TAREAS:
A: Según el texto sobre los derviches, ¿en qué ciudad se celebra cada diciembre el festival que reúne a sufíes de todo el mundo?
B: Prolonga el texto sobre los derviches desde el punto en que termina.

___ TEXTO ___

«O muéstrate como eres, o se como aparentas«.

Mevlana.

En mi infancia vi derviches varias veces en televisión, ignorando quiénes eran esos hombres que en un incesante giro armonioso creaban figuras con las faldas de sus vestidos. Ahora recuerdo cómo en mi ingenuidad pensaba que todo aquello debía ser el baile nacional de Turquía, pues siempre lo relacionaban con este país. Años después, cuando en mi adolescencia leyera a Gurdjieff -alguien que me inspiraría mucho pues viajaba siempre con el propósito de aprender y elevarse espiritualmente-, conocería que los derviches son practicantes del sufismo, es decir, la rama mística del Islam. A las escuelas de sufismo se les llama Tariqas, y la más famosa es la fundada en el siglo XIII por el místico Jalāl ad-Dīn Muhammad Rūmī, conocido en Turquía como Mevlana, e internacionalmente como Rumí. Cada diciembre se realiza en la ciudad turca en que murió, Konya, un festival que congrega una multitud de sufíes de todo el mundo. En 2011 viví unos meses en dicho país, y tan pronto supe que seguiría allí en Diciembre, comencé a organizar mi visita al festival.

___ DATOS REGISTRADOS ___

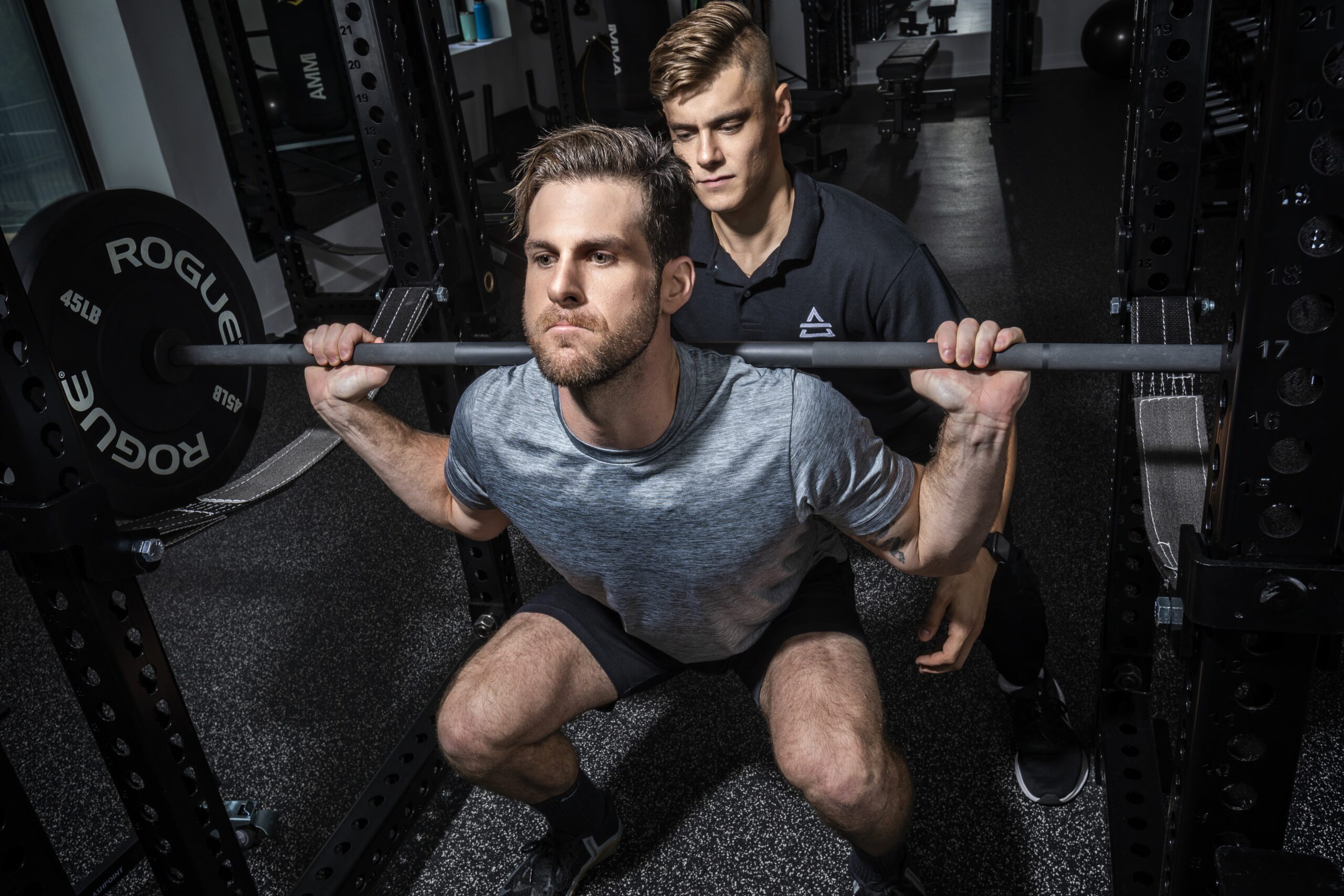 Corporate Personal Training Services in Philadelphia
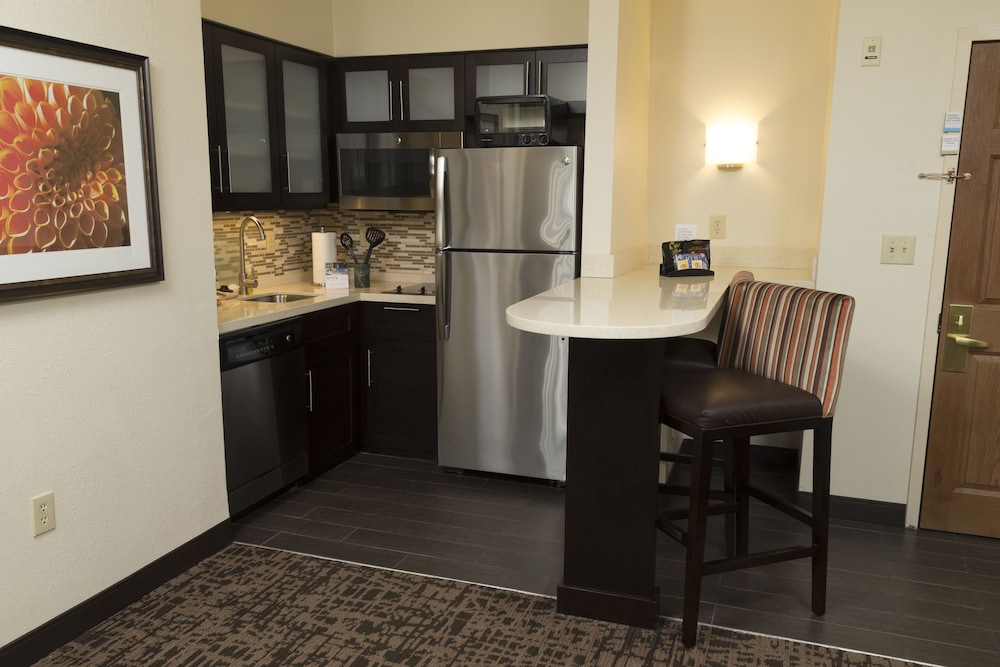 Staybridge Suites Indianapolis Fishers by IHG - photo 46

___

RESPUESTAS:
A: En Konya, la ciudad turca donde murió Mevlana.

B:
“Agotadas”. “Imposible”. “A ningún precio”. Esa eran la respuestas que recibí en cuantas llamadas, correos y faxes envié intentando conseguir entradas para el festival. En un último intento, me acosté escribiendo un mensaje en los siempre útiles foros de la famosa web Couchsurfing. Al despertar, un correo electrónico confirmaba aquello de que nada es realmente imposible. Ohmer, un joven políglota turco podía conseguir no sólo una entrada para mi, sino para tres amigas más que se apuntaron. Un par de semanas después, tomamos desde Eskişehir, la ciudad turca en que vivíamos, un tren nocturno hacia Konya.


Entrada al fuerte de Konya.


Sala de oración de una mezquita.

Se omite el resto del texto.